Article Lead Image

Photo via stock_photo_world/Shutterstock Remix by Jason Reed

Sean Spicer cites terror attack that didn’t happen to defend Trump’s travel ban

‘SNL’ is going to love this.


David Gilmour


White House adviser Kellyanne Conway isn’t the only Trump administration staff member to cite a fake terror attack. Press Secretary Sean Spicer has repeatedly mentioned an alleged incident in Atlanta alongside “San Bernardino and Boston” when justifying the controversial travel ban executive order.

While the December 2015 shooting in San Bernardino, California, and the April 2013 bombing at the Boston Marathon were real and horrific attacks carried out by Islamist terrorists on American soil, there has never been such an attack recorded in Atlanta. Yet it is Atlanta that the press secretary has referenced on multiple occasions.
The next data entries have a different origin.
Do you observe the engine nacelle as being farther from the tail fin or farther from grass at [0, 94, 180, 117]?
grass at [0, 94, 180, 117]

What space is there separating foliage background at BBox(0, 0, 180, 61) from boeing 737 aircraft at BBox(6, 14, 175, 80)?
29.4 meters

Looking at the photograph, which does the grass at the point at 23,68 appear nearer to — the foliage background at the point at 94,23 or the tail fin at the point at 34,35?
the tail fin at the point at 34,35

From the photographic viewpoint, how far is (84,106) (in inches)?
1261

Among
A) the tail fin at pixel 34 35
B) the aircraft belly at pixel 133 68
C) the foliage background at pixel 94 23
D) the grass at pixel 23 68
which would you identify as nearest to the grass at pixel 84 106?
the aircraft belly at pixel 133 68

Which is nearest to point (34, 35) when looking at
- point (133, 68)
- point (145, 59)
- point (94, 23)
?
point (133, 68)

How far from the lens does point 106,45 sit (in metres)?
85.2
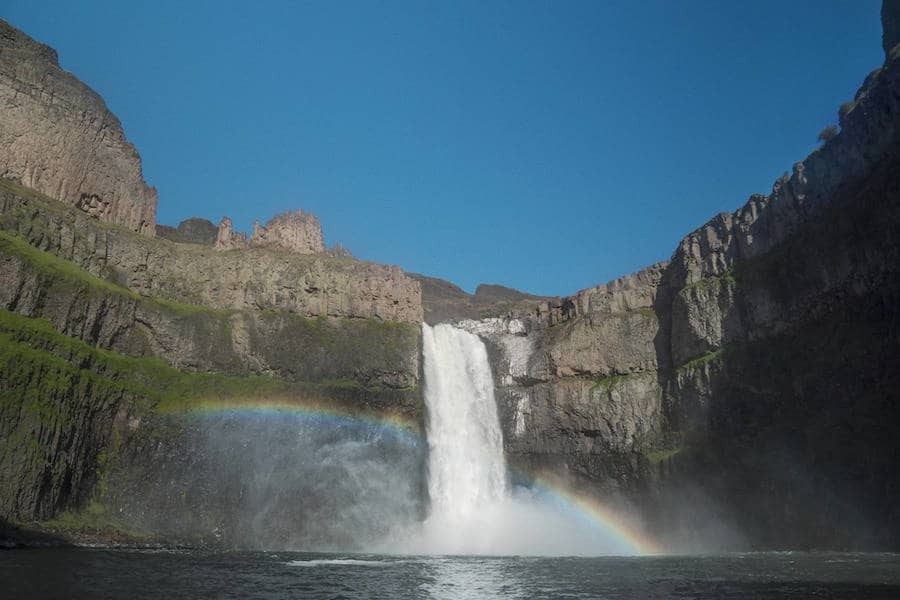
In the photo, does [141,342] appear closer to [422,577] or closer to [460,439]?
[460,439]

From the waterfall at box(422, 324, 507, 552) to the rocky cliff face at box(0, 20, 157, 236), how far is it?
26239 millimetres

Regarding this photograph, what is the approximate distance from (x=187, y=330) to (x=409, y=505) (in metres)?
19.9

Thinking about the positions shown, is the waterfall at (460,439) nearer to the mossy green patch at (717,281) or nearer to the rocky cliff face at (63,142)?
the mossy green patch at (717,281)

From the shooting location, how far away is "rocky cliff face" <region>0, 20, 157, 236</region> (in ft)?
161

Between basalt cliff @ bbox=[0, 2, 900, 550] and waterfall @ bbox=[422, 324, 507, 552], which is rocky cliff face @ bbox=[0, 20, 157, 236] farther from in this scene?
waterfall @ bbox=[422, 324, 507, 552]

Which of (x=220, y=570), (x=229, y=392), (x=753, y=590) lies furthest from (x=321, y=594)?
(x=229, y=392)

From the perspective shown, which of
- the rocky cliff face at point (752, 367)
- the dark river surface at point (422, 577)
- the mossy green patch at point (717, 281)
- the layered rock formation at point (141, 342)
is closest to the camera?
the dark river surface at point (422, 577)

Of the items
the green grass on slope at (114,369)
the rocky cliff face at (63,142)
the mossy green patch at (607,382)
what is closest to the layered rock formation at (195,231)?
the rocky cliff face at (63,142)

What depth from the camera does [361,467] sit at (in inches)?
1850

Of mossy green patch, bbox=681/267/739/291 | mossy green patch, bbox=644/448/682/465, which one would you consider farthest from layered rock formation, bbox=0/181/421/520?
mossy green patch, bbox=681/267/739/291

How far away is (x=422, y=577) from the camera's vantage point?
2481 cm

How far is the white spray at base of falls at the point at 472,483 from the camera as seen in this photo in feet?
143

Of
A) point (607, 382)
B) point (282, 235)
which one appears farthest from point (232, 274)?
point (607, 382)

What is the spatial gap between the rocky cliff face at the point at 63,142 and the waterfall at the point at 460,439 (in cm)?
2624
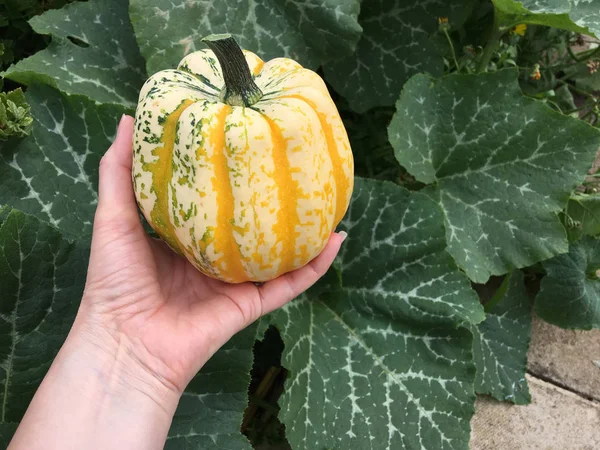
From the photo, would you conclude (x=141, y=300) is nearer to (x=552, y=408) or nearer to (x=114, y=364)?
(x=114, y=364)

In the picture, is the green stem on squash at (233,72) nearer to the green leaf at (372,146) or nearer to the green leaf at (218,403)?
the green leaf at (218,403)

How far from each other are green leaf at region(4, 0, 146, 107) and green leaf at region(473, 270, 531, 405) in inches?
55.6

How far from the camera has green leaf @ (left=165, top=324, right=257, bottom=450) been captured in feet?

After President Donald Trump implemented an executive order on immigration, he put into effect a travel ban affecting seven Muslim-majority countries across the Middle East and Africa. Opposition to the travel ban resulted in hundreds of protests at airports across the U.S. In the weeks that followed, Trump’s advisers and other staff have attempted to explain the ban as a measure intended to protect citizens from terrorism.

On Jan. 29, Spicer appeared on ABC’s This Week and is quoted as saying, “What do we say to the family that loses somebody over a terroristic (sic)… whether it’s Atlanta or San Bernardino or the Boston bomber?”

The following day, on MSNBC’s Morning Joe, he worked through the same ramble—again, mentioning an Atlanta attack.

“Too many of these cases that have happened, whether you’re talking about San Bernardino, Atlanta, they’ve happened, Boston,” Spicer said.

The press secretary could be talking about a pipe bomb explosion at the 1996 Atlanta Olympic Games, but that was carried out by a right-wing domestic terrorist from Florida.

On Monday, Trump complained that the “dishonest” media had failed to report terror attacks. However, in the extensive list of 78 terror incidents released by the White House later that day, to prove the president’s point, there was no mention of an Atlanta attack.

So, after Conway’s gaffe reference to the “Bowling Green Massacre” that never happened, it appears that Spicer, too, has confused his alternative facts somewhere along the line.